Upon termination of an agreement between Stinger and Buyer, Buyer will immediately cease and desist the use of any and all intellectual property related to the Stinger Product, including but not limited to the Stinger Product trademarks, domain names, and patents. Upon termination of an agreement between Stinger and Buyer, any intellectual property license agreement between Stinger and Buyer shall immediately terminate and without notice, and all right, and title, shall immediately vest in and belong to Stinger.

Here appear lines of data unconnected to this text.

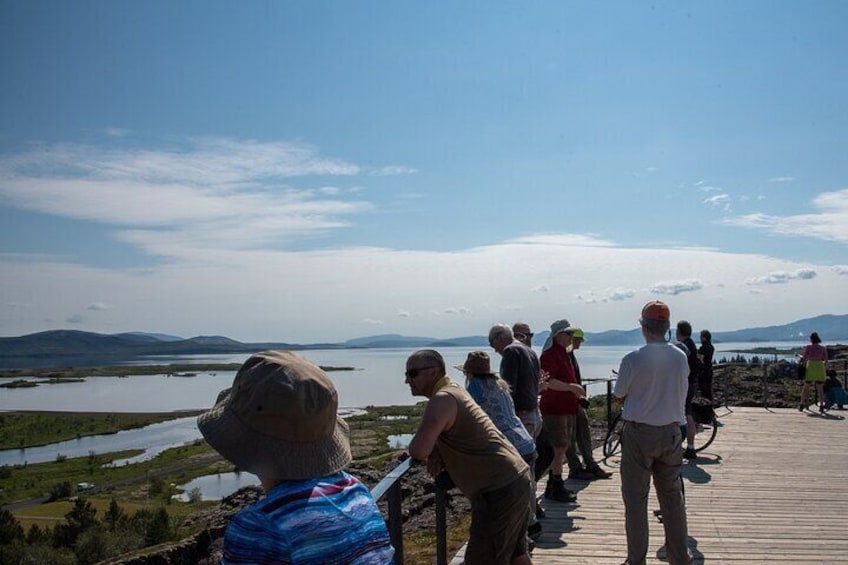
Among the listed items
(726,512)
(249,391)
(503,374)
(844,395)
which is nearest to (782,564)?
(726,512)

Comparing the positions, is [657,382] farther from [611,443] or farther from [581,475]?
[611,443]

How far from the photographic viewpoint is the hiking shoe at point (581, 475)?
28.0 ft

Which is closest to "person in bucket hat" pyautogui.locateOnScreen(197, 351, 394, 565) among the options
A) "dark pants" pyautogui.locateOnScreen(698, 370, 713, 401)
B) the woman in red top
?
the woman in red top

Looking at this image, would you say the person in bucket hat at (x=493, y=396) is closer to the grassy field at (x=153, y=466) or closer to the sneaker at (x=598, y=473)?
the sneaker at (x=598, y=473)

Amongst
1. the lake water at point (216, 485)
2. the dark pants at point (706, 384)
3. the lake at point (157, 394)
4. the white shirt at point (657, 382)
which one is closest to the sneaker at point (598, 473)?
the dark pants at point (706, 384)

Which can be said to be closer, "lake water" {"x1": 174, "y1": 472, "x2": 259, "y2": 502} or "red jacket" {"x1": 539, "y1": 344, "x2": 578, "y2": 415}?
"red jacket" {"x1": 539, "y1": 344, "x2": 578, "y2": 415}

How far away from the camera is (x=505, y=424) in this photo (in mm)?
4680

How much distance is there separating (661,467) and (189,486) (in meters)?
32.0

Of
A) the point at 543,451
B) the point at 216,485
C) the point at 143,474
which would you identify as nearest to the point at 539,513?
the point at 543,451

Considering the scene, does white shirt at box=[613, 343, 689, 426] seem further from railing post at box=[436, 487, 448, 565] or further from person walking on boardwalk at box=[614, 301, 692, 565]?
railing post at box=[436, 487, 448, 565]

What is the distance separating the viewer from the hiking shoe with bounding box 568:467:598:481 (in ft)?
28.0

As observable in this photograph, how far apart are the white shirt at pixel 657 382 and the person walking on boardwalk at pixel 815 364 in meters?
11.7

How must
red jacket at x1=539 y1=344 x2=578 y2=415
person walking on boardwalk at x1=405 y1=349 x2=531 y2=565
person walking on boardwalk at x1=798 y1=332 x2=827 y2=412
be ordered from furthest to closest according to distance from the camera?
person walking on boardwalk at x1=798 y1=332 x2=827 y2=412
red jacket at x1=539 y1=344 x2=578 y2=415
person walking on boardwalk at x1=405 y1=349 x2=531 y2=565

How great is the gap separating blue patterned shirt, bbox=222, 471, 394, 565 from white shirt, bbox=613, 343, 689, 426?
10.7ft
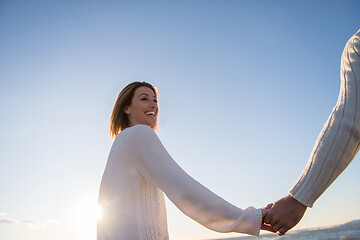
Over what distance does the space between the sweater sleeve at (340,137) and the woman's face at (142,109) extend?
1751mm

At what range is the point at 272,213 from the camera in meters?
2.23

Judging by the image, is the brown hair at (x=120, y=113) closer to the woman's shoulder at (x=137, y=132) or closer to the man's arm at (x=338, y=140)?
the woman's shoulder at (x=137, y=132)

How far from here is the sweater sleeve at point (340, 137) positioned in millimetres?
1658

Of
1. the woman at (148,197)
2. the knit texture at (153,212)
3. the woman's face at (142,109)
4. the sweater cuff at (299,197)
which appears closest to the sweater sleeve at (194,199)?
the woman at (148,197)

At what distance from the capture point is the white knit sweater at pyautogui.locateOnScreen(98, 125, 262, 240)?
2047mm

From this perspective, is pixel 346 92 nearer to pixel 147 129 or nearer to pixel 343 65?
pixel 343 65

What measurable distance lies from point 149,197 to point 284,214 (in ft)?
3.40

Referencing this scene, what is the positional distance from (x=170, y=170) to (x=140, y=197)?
12.5 inches

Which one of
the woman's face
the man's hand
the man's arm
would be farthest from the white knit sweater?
the woman's face

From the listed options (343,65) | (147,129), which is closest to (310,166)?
(343,65)

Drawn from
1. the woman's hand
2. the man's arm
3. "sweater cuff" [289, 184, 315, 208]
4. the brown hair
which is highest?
the brown hair

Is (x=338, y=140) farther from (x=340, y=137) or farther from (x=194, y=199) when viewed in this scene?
(x=194, y=199)

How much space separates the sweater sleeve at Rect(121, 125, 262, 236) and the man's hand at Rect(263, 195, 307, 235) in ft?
0.66

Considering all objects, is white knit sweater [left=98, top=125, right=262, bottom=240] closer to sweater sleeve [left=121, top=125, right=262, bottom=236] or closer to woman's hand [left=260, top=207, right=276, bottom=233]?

13. Confidential Information
If Buyer is not strictly an end-user, or consumer, of Stinger Product, but a reseller, distributor, wholesaler, and/or dealer, Buyer acknowledges that Buyer may be entrusted with information, whether disclosed in written, verbal or visual form, relating to the business, know-how, trade secrets, strategy, products, training, marketing plans, financial condition, employees, customers and partners of Stinger. All this information is considered to be ‘Confidential Information’.
Buyer shall: (i) treat all such Confidential Information as strictly confidential; (li) use such Confidential Information only for the purposes of reselling and promoting Stinger and Stinger Product; (iii) protect such Confidential Information, whether in storage or in use, with the same degree of care as Patties use to protect their own proprietary information against public disclosure, but in no case with less than reasonable care, (iv) not disclose such Confidential Information to any third parties except to such employees of Parties who need to know such Confidential Information for the purpose in order to resell and promote Stinger and Stinger Product and who have been informed of the confidential nature of such Confidential Information, and (v) be responsible for any unauthorized use or disclosure of Confidential Information by such employees. In case Buyer infringes on this clause, Stinger has the right to claim full compensation for damages incurred and demand an injunction or a court order to perform.
14. Force majeure
Stinger is entitled at all times to defer delivery of products and/or services in the event of force majeure on the part of Stinger, without being obliged to pay damages.
Stinger is entitled to invoke force majeure if Stinger is hindered in fulfilling its obligations or preparations thereof as a result of circumstances beyond the control of Stinger. These include, but are not limited to, extreme weather conditions, fire and storm damage, theft, transport delays, unforeseen circumstances hindering suppliers or other third parties acting on behalf of Stinger, government measures, and all other circumstances affecting Stinger's normal business operations.
In the event that any of the stipulations of these Terms are declared null and void, the remaining stipulations will remain unimpaired and shall remain in full force
Any invalid stipulation in these Terms is regarded as replaced by a valid stipulation which is as close as possible to the economic and commercial meaning and purpose of the replaced stipulation.
In the event that any provision of these Terms is determined to be invalid, illegal, or unenforceable by a court of competent jurisdiction, such determination shall not affect the validity, legality, or enforceability of the remaining provisions, and the parties shall negotiate in good faith to replace the invalid, illegal, or unenforceable provision with a valid, legal, and enforceable provision that reflects the original intent of these Terms.
These Terms and all agreements between Stinger and Buyer are governed by Florida, U.S.A., and U.S. Federal law.
For as much as allowed by judicial law, all court proceedings will be held at the competent court in Florida, U.S.A., unless, and at Stinger's sole discretion, otherwise elected by Stinger.